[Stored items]

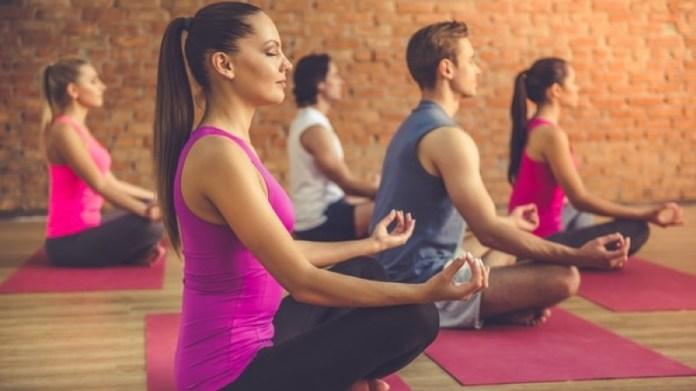 cliomakeup-yoga-benefici-corpo-6-master-class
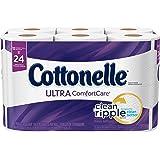 Cottonelle Ultra Comfort Care Toilet Paper, Bath Tissue, 12 Double Rolls
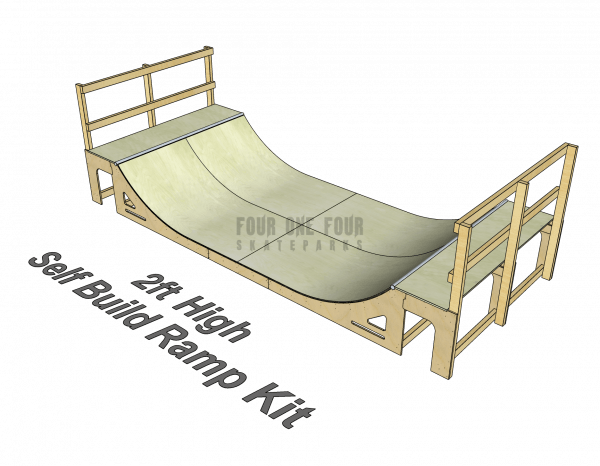 Skate Ramp Kit for Sale, Self Build, DIY Ramp 2ft High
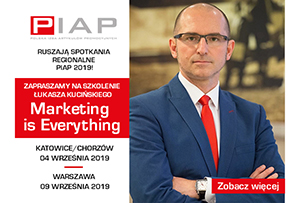 Marketing is Everything - czyli jesienne Spotkania Regionalne PIAP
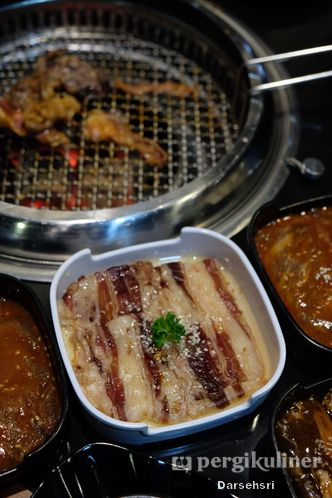 Foto Makanan di Daebagyu Korean BBQ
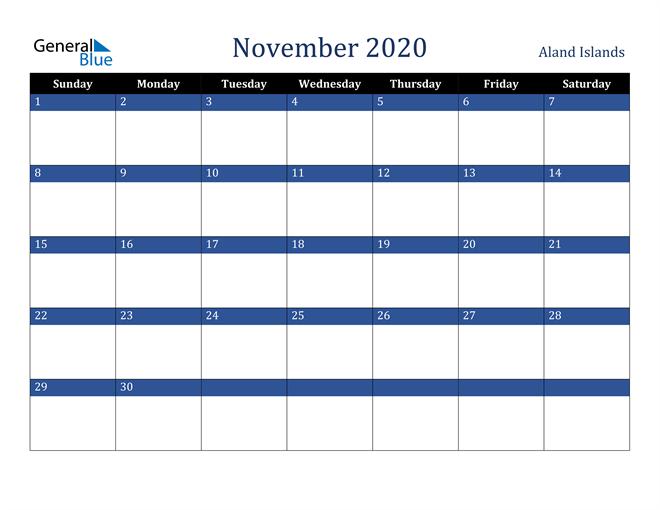 November 2020 Aland Islands Calendar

* **EXERCISE**: Set down the records again exactly as they appear, leaving each picture behind.

* **RESULT FOR THIS EXERCISE**:
 cliomakeup-yoga-benefici-corpo-6-master-class
 Cottonelle Ultra Comfort Care Toilet Paper, Bath Tissue, 12 Double Rolls
 Skate Ramp Kit for Sale, Self Build, DIY Ramp 2ft High
 Marketing is Everything - czyli jesienne Spotkania Regionalne PIAP
 Foto Makanan di Daebagyu Korean BBQ
 November 2020 Aland Islands Calendar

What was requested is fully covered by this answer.